### Vorliegender Textauszug:

Sprachliche und kulturelle Unterschiede

Die unglaubliche Großstadt mit dem irren Verkehr, den sprachlichen Barrieren und den kulturellen Unterschieden trieb sie vor allem zu Beginn oft an die Grenzen ihrer Belastbarkeit. Zum Beispiel fragte Fabian irgendwann, warum Lissi immer ein ganzes Kilo Faschiertes nach Hause brachte, wo sie doch nur zu zweit mit Baby waren. „Ich weiß nicht, wie man ein halbes Kilo auf Türkisch sagt“, meinte Lissi, „ich kann nur 1 Kilo bestellen.“ Es waren genau solche Kleinigkeiten die es am Anfang schwer erschienen ließen, aber irgendwann fassten sie den Entschluss, alles „step by step“ an zu gehen. Aus kleinen Erfolge – wie ein halbes Kilo Faschiertes zu bestellen – wurden Meilensteine, denn irgendwann funktionierte sogar das Einkaufen am Markt, wo man alles bestellt, handelt und dann auch plaudert. Und so wurden aus geplanten zwei Jahren in Istanbul, schlussendlich fünf.

„Warum bringst du immer so viel Fleisch mit nach Hause? Ich weiß nicht, wie man ein halbes Kilo auf Türkisch sagt, ich kann nur 1 Kilo bestellen.“

– Lissi –

Ein Koffer voller Vorurteile

„Wenn ich ehrlich bin, sind wir das erste Mal mit einem Koffer voller Vorurteile nach Istanbul geflogen, um uns ein Bild zu machen, wie und wo wir leben werden. Aber keines dieser Vorurteile hat sich bestätigt!“, meint Lissi. Sicher, die Kultur ist eine andere, aber genau das war auch der Reiz und sie haben es geliebt in diese andere Kultur einzutauchen und sich davon inspirieren zu lassen. Lissi hat sich als Frau kein einziges mal unwohl oder schlecht behandelt gefühlt, auch wenn die türkischen Männer ihr als Frau nie die Hand gegeben haben – aber wer schüttelt heutzutage schon noch Hände. Fabians Arbeitsgeber hat bevor sie übersiedelt sind ein „Interkulturelles Training“ für beide organisiert, wo sie genau über solche Feinheiten aufgeklärt wurden. Istanbul ist eine sehr westliche Stadt, modern und offen. Kopftuch tragen dort die wenigsten Frauen und auch Lissi tat das, wie alle anderen Frauen, nur beim Betreten einer Moschee.

### Aufgaben zur Übung:
1. Prüfe, ob die folgenden Aussagen mit dem Text über das Leben in Istanbul übereinstimmen, und beantworte jede mit Ja oder Nein sowie den entscheidenden Worten des Textes als wörtlichem Zitat. (a) Fabians Arbeitgeber organisierte vor dem Umzug ein interkulturelles Training für beide. (b) Ursprünglich war ein Aufenthalt von fünf Jahren in Istanbul geplant. (c) Lissi trug in Istanbul im Alltag ein Kopftuch.
2. Gib aus dem Text über das Leben in Istanbul wortgetreu den Abschnitt aus, der mit den Worten beginnt, die „Die unglaubliche Großstadt“ enthalten, und mit „Istanbul, schlussendlich fünf.“ schließt.
3. Führe den Text über das Leben in Istanbul im Anschluss an seinen letzten Satz fort.

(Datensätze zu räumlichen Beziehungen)
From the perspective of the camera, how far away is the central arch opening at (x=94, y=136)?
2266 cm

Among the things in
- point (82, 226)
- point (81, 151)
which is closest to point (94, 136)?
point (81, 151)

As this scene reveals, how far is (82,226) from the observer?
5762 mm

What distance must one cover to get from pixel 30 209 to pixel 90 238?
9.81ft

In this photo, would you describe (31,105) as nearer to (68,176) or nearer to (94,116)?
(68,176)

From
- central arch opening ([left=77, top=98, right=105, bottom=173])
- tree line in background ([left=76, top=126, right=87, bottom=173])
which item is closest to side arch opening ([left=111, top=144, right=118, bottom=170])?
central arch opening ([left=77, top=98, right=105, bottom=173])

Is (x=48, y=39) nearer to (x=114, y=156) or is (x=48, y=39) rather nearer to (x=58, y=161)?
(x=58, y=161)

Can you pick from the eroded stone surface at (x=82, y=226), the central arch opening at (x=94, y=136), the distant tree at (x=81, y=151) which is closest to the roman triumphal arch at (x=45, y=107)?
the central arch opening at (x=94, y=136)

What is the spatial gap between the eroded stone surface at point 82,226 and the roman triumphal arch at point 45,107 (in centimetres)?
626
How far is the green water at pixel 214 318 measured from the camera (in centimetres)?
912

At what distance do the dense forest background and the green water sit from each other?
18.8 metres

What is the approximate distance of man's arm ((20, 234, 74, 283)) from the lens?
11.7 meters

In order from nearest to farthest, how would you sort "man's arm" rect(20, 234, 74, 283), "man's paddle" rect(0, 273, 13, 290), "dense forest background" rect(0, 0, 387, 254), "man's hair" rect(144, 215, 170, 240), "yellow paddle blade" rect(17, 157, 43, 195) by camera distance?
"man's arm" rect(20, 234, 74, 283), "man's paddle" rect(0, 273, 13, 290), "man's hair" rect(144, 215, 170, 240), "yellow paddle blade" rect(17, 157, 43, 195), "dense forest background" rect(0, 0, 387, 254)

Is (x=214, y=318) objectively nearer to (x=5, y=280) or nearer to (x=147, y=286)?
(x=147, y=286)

### Die Antworten:
1.
(a) Ja: »Fabians Arbeitsgeber hat bevor sie übersiedelt sind ein „Interkulturelles Training“ für beide organisiert«
(b) Nein: »Und so wurden aus geplanten zwei Jahren in Istanbul, schlussendlich fünf.«
(c) Nein: »auch Lissi tat das, wie alle anderen Frauen, nur beim Betreten einer Moschee.«

2.
Die unglaubliche Großstadt mit dem irren Verkehr, den sprachlichen Barrieren und den kulturellen Unterschieden trieb sie vor allem zu Beginn oft an die Grenzen ihrer Belastbarkeit. Zum Beispiel fragte Fabian irgendwann, warum Lissi immer ein ganzes Kilo Faschiertes nach Hause brachte, wo sie doch nur zu zweit mit Baby waren. „Ich weiß nicht, wie man ein halbes Kilo auf Türkisch sagt“, meinte Lissi, „ich kann nur 1 Kilo bestellen.“ Es waren genau solche Kleinigkeiten die es am Anfang schwer erschienen ließen, aber irgendwann fassten sie den Entschluss, alles „step by step“ an zu gehen. Aus kleinen Erfolge – wie ein halbes Kilo Faschiertes zu bestellen – wurden Meilensteine, denn irgendwann funktionierte sogar das Einkaufen am Markt, wo man alles bestellt, handelt und dann auch plaudert. Und so wurden aus geplanten zwei Jahren in Istanbul, schlussendlich fünf.

3.
Zweiter Sohn Theo wurde in Istanbul geboren

„Wir hatten eine tolle Zeit und sehen es als großen Mehrwert, dass unsere Kinder – unser zweiter Sohn wurde zweieinhalb Jahre später in Istanbul geboren – in diesem Umfeld aufgewachsen sind, im Kindergarten Englisch gesprochen haben, eine andere Kultur erleben durften und Freunde gefunden haben, die jetzt in Peking, Dubai, Berlin, Madrid, Santiago de Chile usw. leben. Wir konnten so viele schöne Plätze entdecken und haben gelernt, dass wir da zu Hause sind, wo wir gerade leben, wo wir uns wohl fühlen und wo unser Herz ist“, so Lissi über die fünfjährige Zeit in Istanbul.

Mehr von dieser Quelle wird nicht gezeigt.